JACK: Yes! That is really helpful! And now I’m glad you made me stick to my guns.
DOC: I agree. That is a really helpful formulation. Let’s see how that bears on Jack’s allegation that Augustine’s and Baldwin’s perspectives are incommensurable. We’re clearly working with a modified version of Augustine’s view, but I think I can see how it is compatible with Baldwin’s. Like Baldwin, we can accept life as it is, without thinking that the point is to get to some pure, unchanging, heavenly state where nothing is at risk. And we can do so by being faithfully committed to the boundlessness of love. Does that sound right?
Mick: Yes, that’s what I had in mind, but now I’m wondering how literally we’re supposed to take the term “boundless.”
Doc and Jack both laugh.
JACK: You are, as they say, your own worst critic.

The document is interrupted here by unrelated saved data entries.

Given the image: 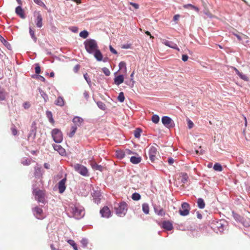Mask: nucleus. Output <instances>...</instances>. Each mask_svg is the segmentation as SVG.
I'll list each match as a JSON object with an SVG mask.
<instances>
[{
	"label": "nucleus",
	"mask_w": 250,
	"mask_h": 250,
	"mask_svg": "<svg viewBox=\"0 0 250 250\" xmlns=\"http://www.w3.org/2000/svg\"><path fill=\"white\" fill-rule=\"evenodd\" d=\"M88 36V33L86 30H83L80 33V36L83 39H86Z\"/></svg>",
	"instance_id": "obj_39"
},
{
	"label": "nucleus",
	"mask_w": 250,
	"mask_h": 250,
	"mask_svg": "<svg viewBox=\"0 0 250 250\" xmlns=\"http://www.w3.org/2000/svg\"><path fill=\"white\" fill-rule=\"evenodd\" d=\"M183 7L185 8H190L191 9L195 10L197 12H198L199 11V9L197 7H196V6H194V5L191 4H185V5H184L183 6Z\"/></svg>",
	"instance_id": "obj_32"
},
{
	"label": "nucleus",
	"mask_w": 250,
	"mask_h": 250,
	"mask_svg": "<svg viewBox=\"0 0 250 250\" xmlns=\"http://www.w3.org/2000/svg\"><path fill=\"white\" fill-rule=\"evenodd\" d=\"M83 96L86 100H87L89 98V95L88 92L86 91H84V92L83 93Z\"/></svg>",
	"instance_id": "obj_56"
},
{
	"label": "nucleus",
	"mask_w": 250,
	"mask_h": 250,
	"mask_svg": "<svg viewBox=\"0 0 250 250\" xmlns=\"http://www.w3.org/2000/svg\"><path fill=\"white\" fill-rule=\"evenodd\" d=\"M198 207L201 209H203L205 207V203L204 200L202 198H198L197 200Z\"/></svg>",
	"instance_id": "obj_28"
},
{
	"label": "nucleus",
	"mask_w": 250,
	"mask_h": 250,
	"mask_svg": "<svg viewBox=\"0 0 250 250\" xmlns=\"http://www.w3.org/2000/svg\"><path fill=\"white\" fill-rule=\"evenodd\" d=\"M7 93L3 88L0 87V100L3 101L6 99Z\"/></svg>",
	"instance_id": "obj_24"
},
{
	"label": "nucleus",
	"mask_w": 250,
	"mask_h": 250,
	"mask_svg": "<svg viewBox=\"0 0 250 250\" xmlns=\"http://www.w3.org/2000/svg\"><path fill=\"white\" fill-rule=\"evenodd\" d=\"M141 161V158L140 157L132 156L130 158V162L134 164H138Z\"/></svg>",
	"instance_id": "obj_26"
},
{
	"label": "nucleus",
	"mask_w": 250,
	"mask_h": 250,
	"mask_svg": "<svg viewBox=\"0 0 250 250\" xmlns=\"http://www.w3.org/2000/svg\"><path fill=\"white\" fill-rule=\"evenodd\" d=\"M141 129L140 128H137L134 130V135L135 138H139L140 137V134L141 132Z\"/></svg>",
	"instance_id": "obj_41"
},
{
	"label": "nucleus",
	"mask_w": 250,
	"mask_h": 250,
	"mask_svg": "<svg viewBox=\"0 0 250 250\" xmlns=\"http://www.w3.org/2000/svg\"><path fill=\"white\" fill-rule=\"evenodd\" d=\"M92 167L93 169L95 170H98L101 171L103 170V167L101 165L97 164L96 163L92 164Z\"/></svg>",
	"instance_id": "obj_35"
},
{
	"label": "nucleus",
	"mask_w": 250,
	"mask_h": 250,
	"mask_svg": "<svg viewBox=\"0 0 250 250\" xmlns=\"http://www.w3.org/2000/svg\"><path fill=\"white\" fill-rule=\"evenodd\" d=\"M188 179V177L187 173H183L182 174V182L184 184L186 183Z\"/></svg>",
	"instance_id": "obj_42"
},
{
	"label": "nucleus",
	"mask_w": 250,
	"mask_h": 250,
	"mask_svg": "<svg viewBox=\"0 0 250 250\" xmlns=\"http://www.w3.org/2000/svg\"><path fill=\"white\" fill-rule=\"evenodd\" d=\"M124 81V77L122 75H119L114 78V83L117 85H119L123 83Z\"/></svg>",
	"instance_id": "obj_20"
},
{
	"label": "nucleus",
	"mask_w": 250,
	"mask_h": 250,
	"mask_svg": "<svg viewBox=\"0 0 250 250\" xmlns=\"http://www.w3.org/2000/svg\"><path fill=\"white\" fill-rule=\"evenodd\" d=\"M54 149L57 151L62 156H64L66 154L65 150L59 145H53Z\"/></svg>",
	"instance_id": "obj_15"
},
{
	"label": "nucleus",
	"mask_w": 250,
	"mask_h": 250,
	"mask_svg": "<svg viewBox=\"0 0 250 250\" xmlns=\"http://www.w3.org/2000/svg\"><path fill=\"white\" fill-rule=\"evenodd\" d=\"M94 56L98 61H101L103 60V55L101 52L100 50L98 48L97 50L94 51Z\"/></svg>",
	"instance_id": "obj_19"
},
{
	"label": "nucleus",
	"mask_w": 250,
	"mask_h": 250,
	"mask_svg": "<svg viewBox=\"0 0 250 250\" xmlns=\"http://www.w3.org/2000/svg\"><path fill=\"white\" fill-rule=\"evenodd\" d=\"M197 218H198V219H202V214H201V213H200L199 212V211H198V212H197Z\"/></svg>",
	"instance_id": "obj_63"
},
{
	"label": "nucleus",
	"mask_w": 250,
	"mask_h": 250,
	"mask_svg": "<svg viewBox=\"0 0 250 250\" xmlns=\"http://www.w3.org/2000/svg\"><path fill=\"white\" fill-rule=\"evenodd\" d=\"M116 214L120 217L124 216L127 210V205L125 202H122L115 207Z\"/></svg>",
	"instance_id": "obj_2"
},
{
	"label": "nucleus",
	"mask_w": 250,
	"mask_h": 250,
	"mask_svg": "<svg viewBox=\"0 0 250 250\" xmlns=\"http://www.w3.org/2000/svg\"><path fill=\"white\" fill-rule=\"evenodd\" d=\"M80 68V65L79 64L76 65L73 68V71L75 73H77Z\"/></svg>",
	"instance_id": "obj_52"
},
{
	"label": "nucleus",
	"mask_w": 250,
	"mask_h": 250,
	"mask_svg": "<svg viewBox=\"0 0 250 250\" xmlns=\"http://www.w3.org/2000/svg\"><path fill=\"white\" fill-rule=\"evenodd\" d=\"M42 15L38 13L36 20V25L39 28H41L42 26Z\"/></svg>",
	"instance_id": "obj_21"
},
{
	"label": "nucleus",
	"mask_w": 250,
	"mask_h": 250,
	"mask_svg": "<svg viewBox=\"0 0 250 250\" xmlns=\"http://www.w3.org/2000/svg\"><path fill=\"white\" fill-rule=\"evenodd\" d=\"M44 167L46 169H48L49 168V165L47 163H45L44 164Z\"/></svg>",
	"instance_id": "obj_64"
},
{
	"label": "nucleus",
	"mask_w": 250,
	"mask_h": 250,
	"mask_svg": "<svg viewBox=\"0 0 250 250\" xmlns=\"http://www.w3.org/2000/svg\"><path fill=\"white\" fill-rule=\"evenodd\" d=\"M51 135L53 140L57 143H60L62 142L63 139L62 133V131L58 129H53L51 131Z\"/></svg>",
	"instance_id": "obj_6"
},
{
	"label": "nucleus",
	"mask_w": 250,
	"mask_h": 250,
	"mask_svg": "<svg viewBox=\"0 0 250 250\" xmlns=\"http://www.w3.org/2000/svg\"><path fill=\"white\" fill-rule=\"evenodd\" d=\"M100 213L103 217L109 218L111 216V212L107 206H104L101 210Z\"/></svg>",
	"instance_id": "obj_12"
},
{
	"label": "nucleus",
	"mask_w": 250,
	"mask_h": 250,
	"mask_svg": "<svg viewBox=\"0 0 250 250\" xmlns=\"http://www.w3.org/2000/svg\"><path fill=\"white\" fill-rule=\"evenodd\" d=\"M97 104L101 109L103 110L105 109V104H104L102 102H98Z\"/></svg>",
	"instance_id": "obj_51"
},
{
	"label": "nucleus",
	"mask_w": 250,
	"mask_h": 250,
	"mask_svg": "<svg viewBox=\"0 0 250 250\" xmlns=\"http://www.w3.org/2000/svg\"><path fill=\"white\" fill-rule=\"evenodd\" d=\"M84 47L89 54H93L98 48L96 41L93 39H88L84 42Z\"/></svg>",
	"instance_id": "obj_1"
},
{
	"label": "nucleus",
	"mask_w": 250,
	"mask_h": 250,
	"mask_svg": "<svg viewBox=\"0 0 250 250\" xmlns=\"http://www.w3.org/2000/svg\"><path fill=\"white\" fill-rule=\"evenodd\" d=\"M155 213L159 216H164L165 215V211L163 208L160 209L154 208Z\"/></svg>",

Mick: Haha. It’s fun! Anyways, the problem that I now see is that if Baldwin’s view is correct, love ends at the grave. So it is bounded.
JACK: Right, and if there is one thing the Christian tradition, which Augustine belongs to, has stood for it is that love is everlasting. The whole promise of the resurrection is that we participate in the God that is love and we do so without end.
DOC: I suppose we could think about it in poetic terms. Or, maybe a better way to put it would be to say that we hope that love is, in some mysterious way which we can’t fully comprehend, boundless.
MICK: Hmm. Yes, I suppose I can understand that.
JACK: That seems to me an important existential choice. Do we live as if love is boundless and hope for its full consummation? Or do we live as if it is temporally limited and will not be fully consummated?
MICK: I don’t think it’s an either/or proposition. I think we need to live knowing full well that the project might not be realized, but nevertheless we will stick to the project because being loved and in love is an intrinsically good way of being.
DOC: We could say that at least one of the ways in which love is boundless is that its value isn’t contingent on it being successful in some external sense.
MICK: Right! It’s value is literally not bounded.
JACK: This brings to mind my favorite line from Les Misérables: “To love, or to have loved,—this suffices. Demand nothing more. There is no other pearl to be found in the shadowy folds of life. To love is a fulfillment.”
MICK: Oh, that is beautiful. (Pauses.) And it expresses the whole idea we’ve been dancing around. It affirms Baldwin’s view—“the shadowy folds of life”— and it affirms the modified Augustinian view—“love is a fulfillment.”
JACK: You’re right.
MICK: So, see? They aren’t incommensurable. It’s just that we often think they are.
Jack throws up his hands.
JACK: I admit, you’ve got me!
They all chuckle and eventually take a drink.
Notes
Aristotle, Nicomachean Ethics, trans., Ostwald (Macmillan Publishing Company, 1962).
Jean-Paul Sartre, Existentialism Is a Humanism (Yale University Press, 2007).
Martin Hägglund, This Life: Secular Faith and Spiritual Freedom (Pantheon Books, 2019), p. 5.
Victor Hugo, Les Misérables, trans., Hapgood (Thomas Y. Crowell & Co., 1887), Book VI, Chapter 2.